Since knowledge of the realm of the shadows is a real and hard-won achievement, the theorist goes gravely astray when he erroneously attempts to use his insights to issue authoritative directives to the practitioner as to how to proceed in his mundane activities. The cave-dwellers, encountering him on his return to the practical world, might be impressed ‘when he tells them that what they had always thought of as “a horse” is not what they suppose it to be… but is, on the contrary, a modification of the attributes of God… But if he were to tell them that, in virtue of his more profound understanding of the nature of horses, he is a more expert horse-man, horse-chandler, or stable boy than they (in their ignorance) could ever hope to be, and when it becomes clear that his new learning has lost him the ability to tell one end of a horse from the other… Before long the more perceptive of the cave-dwellers would begin to suspect that, after all, he was not an interesting theorist but a fuddled and pretentious “theoretician” who should be sent on his travels again, or accommodated in a quiet home’ (1975: 30).
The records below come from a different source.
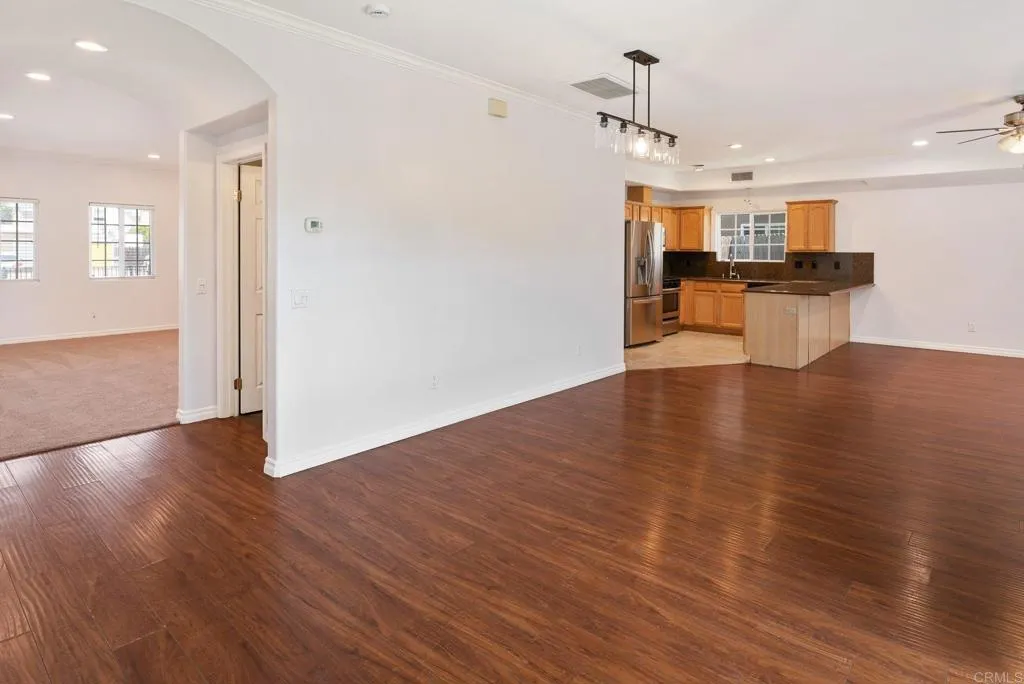 https://cdn.realtyfeed.com/cdn/127/306727528/5d1186cf40ad110862e8f062e6a18e5c.webp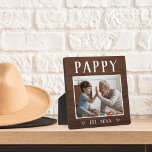 Placa Expositora Foto Rustica Personalizada Del Abuelo Pappino<br><div class="desc">La placa del abuelo personalizado para el Día del Padre,  los cumpleaños o el Día del Abuelo muestra una foto favorita de su nieto o nieto con "Pappy" arriba con letras rústicas. Personalice con el año en que se convirtió en abuelo,  o agregue un mensaje o nombre personalizado.</div>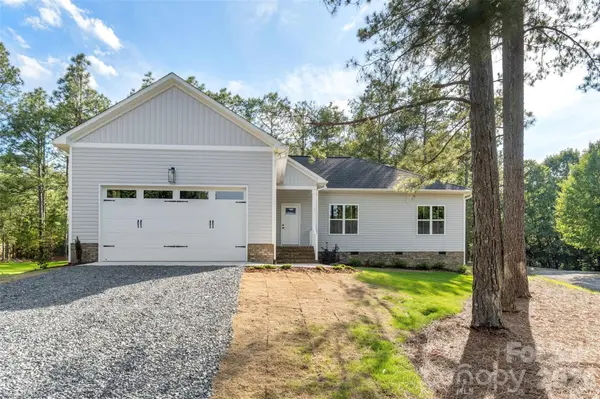 185 Shagbark CT, West End, NC 27376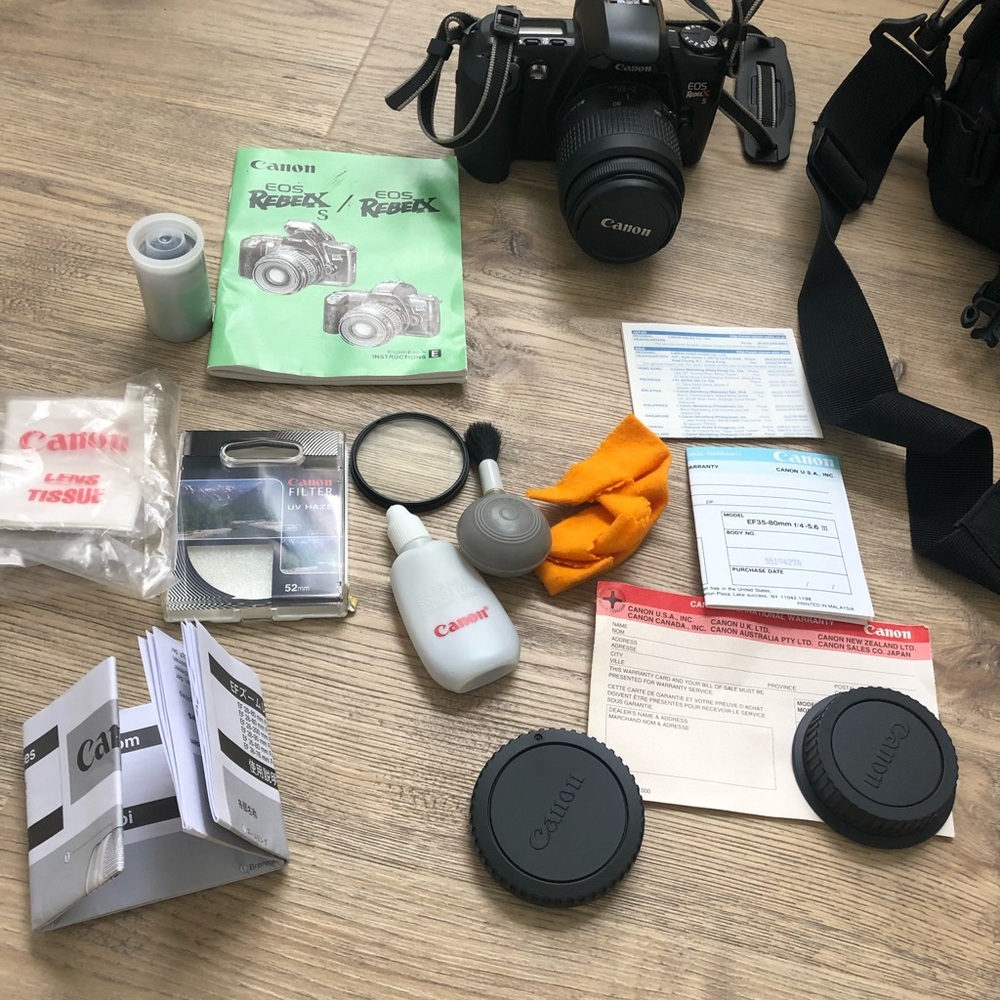 Canon EOS Rebel XS/QD Camera Kit in Black - Includes Accessories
I suggest that this section of
On Human Conduct provides a perspective on rationalism that, while different to that of Oakeshott’s earlier essays on the subject, is complementary rather than contradictory to its precursors. Here, the modern rationalist is understood as a ‘theoretician’ who is reiterating Plato’s ancient misstep. Because he justifiably conceives the theoretical understanding he has achieved to be, in some sense, superior to practical understanding, he mistakenly concludes that theory ought to be the unquestioned master of practice. He fails to realize that the fundamentally different concerns of theorizing render its findings intrinsically irrelevant to practical matters, unless they are translated from their native idiom into that of practice.